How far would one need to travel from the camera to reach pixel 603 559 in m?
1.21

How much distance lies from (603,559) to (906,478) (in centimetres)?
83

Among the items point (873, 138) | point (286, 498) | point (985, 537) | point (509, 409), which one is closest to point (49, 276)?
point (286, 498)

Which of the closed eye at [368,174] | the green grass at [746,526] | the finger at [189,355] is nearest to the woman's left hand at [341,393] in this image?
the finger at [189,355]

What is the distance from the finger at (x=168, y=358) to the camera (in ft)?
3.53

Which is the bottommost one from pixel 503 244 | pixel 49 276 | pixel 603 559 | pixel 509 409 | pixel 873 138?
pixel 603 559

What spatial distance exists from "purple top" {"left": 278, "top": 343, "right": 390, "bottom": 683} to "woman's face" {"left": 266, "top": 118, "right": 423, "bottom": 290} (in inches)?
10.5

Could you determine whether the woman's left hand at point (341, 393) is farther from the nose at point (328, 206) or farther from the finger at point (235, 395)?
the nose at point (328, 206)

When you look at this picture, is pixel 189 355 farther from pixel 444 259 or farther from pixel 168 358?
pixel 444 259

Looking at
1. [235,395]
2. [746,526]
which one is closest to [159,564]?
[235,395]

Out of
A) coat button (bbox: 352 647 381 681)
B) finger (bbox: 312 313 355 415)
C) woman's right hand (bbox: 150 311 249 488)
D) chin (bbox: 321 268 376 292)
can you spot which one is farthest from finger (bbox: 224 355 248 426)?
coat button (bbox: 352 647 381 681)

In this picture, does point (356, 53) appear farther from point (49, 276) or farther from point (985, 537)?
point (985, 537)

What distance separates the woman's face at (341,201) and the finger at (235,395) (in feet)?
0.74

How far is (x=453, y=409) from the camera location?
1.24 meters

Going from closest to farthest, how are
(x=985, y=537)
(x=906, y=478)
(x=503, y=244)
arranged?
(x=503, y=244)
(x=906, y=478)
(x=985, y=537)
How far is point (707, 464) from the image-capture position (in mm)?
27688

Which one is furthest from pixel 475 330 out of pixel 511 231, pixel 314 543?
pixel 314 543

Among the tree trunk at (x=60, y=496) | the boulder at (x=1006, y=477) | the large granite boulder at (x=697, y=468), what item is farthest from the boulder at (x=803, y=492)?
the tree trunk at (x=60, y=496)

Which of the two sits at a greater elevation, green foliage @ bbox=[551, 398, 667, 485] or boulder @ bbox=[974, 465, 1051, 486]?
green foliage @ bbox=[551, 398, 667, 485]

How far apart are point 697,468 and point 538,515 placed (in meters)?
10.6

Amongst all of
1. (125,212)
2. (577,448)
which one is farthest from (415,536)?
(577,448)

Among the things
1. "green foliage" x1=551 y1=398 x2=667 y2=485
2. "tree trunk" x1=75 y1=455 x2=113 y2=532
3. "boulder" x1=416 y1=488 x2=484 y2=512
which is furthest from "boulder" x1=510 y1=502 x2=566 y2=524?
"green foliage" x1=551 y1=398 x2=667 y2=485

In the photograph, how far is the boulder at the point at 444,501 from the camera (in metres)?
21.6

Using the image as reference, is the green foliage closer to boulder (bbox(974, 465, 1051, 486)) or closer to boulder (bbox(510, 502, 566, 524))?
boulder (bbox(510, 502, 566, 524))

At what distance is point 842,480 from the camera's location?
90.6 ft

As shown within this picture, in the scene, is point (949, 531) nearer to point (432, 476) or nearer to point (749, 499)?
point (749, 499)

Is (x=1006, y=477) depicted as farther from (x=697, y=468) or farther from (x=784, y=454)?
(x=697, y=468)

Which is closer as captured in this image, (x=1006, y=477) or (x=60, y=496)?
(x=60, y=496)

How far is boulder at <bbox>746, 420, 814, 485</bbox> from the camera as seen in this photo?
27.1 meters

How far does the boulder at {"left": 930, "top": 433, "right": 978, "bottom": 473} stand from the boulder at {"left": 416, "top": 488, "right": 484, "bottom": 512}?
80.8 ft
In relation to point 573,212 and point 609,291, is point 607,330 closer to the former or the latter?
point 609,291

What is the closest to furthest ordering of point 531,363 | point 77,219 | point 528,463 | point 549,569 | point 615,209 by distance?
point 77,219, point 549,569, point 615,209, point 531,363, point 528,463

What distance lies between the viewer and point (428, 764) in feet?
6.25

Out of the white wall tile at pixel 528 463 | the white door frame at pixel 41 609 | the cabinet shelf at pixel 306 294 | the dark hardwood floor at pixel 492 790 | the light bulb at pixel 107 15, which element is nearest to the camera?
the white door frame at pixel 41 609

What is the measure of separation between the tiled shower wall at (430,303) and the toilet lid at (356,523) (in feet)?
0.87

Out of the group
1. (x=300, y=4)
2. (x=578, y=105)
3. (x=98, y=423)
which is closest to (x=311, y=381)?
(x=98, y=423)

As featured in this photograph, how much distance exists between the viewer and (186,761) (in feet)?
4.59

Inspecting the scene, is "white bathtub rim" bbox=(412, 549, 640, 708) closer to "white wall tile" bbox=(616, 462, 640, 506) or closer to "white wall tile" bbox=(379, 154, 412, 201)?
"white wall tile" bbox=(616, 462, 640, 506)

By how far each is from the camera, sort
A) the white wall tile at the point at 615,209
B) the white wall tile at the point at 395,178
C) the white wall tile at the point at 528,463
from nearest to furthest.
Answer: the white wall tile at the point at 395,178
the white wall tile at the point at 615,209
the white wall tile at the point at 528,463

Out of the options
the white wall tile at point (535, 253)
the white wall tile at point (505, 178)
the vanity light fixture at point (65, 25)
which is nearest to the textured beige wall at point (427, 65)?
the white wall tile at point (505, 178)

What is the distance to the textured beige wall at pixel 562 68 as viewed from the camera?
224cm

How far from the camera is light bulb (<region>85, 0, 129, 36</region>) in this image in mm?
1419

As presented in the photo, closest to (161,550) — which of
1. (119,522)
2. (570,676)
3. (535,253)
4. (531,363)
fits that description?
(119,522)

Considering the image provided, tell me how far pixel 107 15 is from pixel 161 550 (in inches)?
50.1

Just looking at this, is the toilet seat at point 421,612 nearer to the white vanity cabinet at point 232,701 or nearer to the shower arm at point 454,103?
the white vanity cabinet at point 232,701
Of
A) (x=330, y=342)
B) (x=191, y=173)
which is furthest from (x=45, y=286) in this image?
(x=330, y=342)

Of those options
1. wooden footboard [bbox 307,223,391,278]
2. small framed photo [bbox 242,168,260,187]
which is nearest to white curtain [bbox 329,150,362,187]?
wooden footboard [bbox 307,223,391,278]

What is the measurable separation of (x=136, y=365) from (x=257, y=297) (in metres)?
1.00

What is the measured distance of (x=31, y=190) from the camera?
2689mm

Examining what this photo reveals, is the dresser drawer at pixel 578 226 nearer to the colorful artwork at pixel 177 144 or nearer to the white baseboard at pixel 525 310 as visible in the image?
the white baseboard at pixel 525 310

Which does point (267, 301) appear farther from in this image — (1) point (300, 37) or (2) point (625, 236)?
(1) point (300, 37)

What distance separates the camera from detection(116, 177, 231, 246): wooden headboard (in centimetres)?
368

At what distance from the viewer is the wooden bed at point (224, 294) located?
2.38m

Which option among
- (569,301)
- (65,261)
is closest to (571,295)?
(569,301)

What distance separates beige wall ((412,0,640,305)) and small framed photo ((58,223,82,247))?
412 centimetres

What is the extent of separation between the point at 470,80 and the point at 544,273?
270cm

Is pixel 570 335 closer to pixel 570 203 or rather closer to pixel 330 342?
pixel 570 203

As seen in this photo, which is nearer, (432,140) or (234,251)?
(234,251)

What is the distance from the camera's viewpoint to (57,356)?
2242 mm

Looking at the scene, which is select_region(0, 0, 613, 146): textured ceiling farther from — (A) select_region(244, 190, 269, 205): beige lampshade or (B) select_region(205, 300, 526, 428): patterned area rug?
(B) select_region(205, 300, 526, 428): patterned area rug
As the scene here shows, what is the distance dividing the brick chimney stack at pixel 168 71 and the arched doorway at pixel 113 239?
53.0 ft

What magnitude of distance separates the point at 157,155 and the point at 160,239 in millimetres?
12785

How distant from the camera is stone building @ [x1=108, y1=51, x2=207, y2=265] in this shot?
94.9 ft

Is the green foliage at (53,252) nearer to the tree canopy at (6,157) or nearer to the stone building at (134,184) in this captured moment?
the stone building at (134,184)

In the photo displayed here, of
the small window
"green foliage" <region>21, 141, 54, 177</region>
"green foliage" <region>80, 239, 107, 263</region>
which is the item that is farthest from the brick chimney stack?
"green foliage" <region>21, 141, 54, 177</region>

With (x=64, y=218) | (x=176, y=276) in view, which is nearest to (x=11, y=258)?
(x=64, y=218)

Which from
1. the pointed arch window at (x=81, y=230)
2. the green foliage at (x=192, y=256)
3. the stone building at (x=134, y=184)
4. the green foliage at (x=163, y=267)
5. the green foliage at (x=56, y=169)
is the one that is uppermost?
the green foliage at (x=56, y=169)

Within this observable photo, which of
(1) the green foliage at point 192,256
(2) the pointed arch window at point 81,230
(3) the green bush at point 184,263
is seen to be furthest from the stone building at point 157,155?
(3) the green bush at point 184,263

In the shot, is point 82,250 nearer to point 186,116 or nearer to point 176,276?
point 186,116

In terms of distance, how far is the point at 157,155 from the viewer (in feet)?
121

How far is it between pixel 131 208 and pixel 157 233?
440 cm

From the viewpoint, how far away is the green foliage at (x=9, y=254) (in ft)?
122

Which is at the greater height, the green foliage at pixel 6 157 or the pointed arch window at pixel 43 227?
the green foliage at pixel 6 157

◆ JOB
Starting with the line that contains "Within this observable photo, which of", repeat each line through the last one exactly as it appears. Include both ends and nothing more.

◆ RESPONSE TO THE EXERCISE
Within this observable photo, which of
(1) the green foliage at point 192,256
(2) the pointed arch window at point 81,230
(3) the green bush at point 184,263
is seen to be furthest from the stone building at point 157,155?
(3) the green bush at point 184,263

In the shot, is point 82,250 nearer to point 186,116 or nearer to point 176,276?
point 186,116

In terms of distance, how far is the point at 157,155 from the viewer (in feet)?
121

How far is it between pixel 131 208 and pixel 157 233?
440 cm

From the viewpoint, how far away is the green foliage at (x=9, y=254) (in ft)?
122

Which is at the greater height, the green foliage at pixel 6 157 or the pointed arch window at pixel 43 227?
the green foliage at pixel 6 157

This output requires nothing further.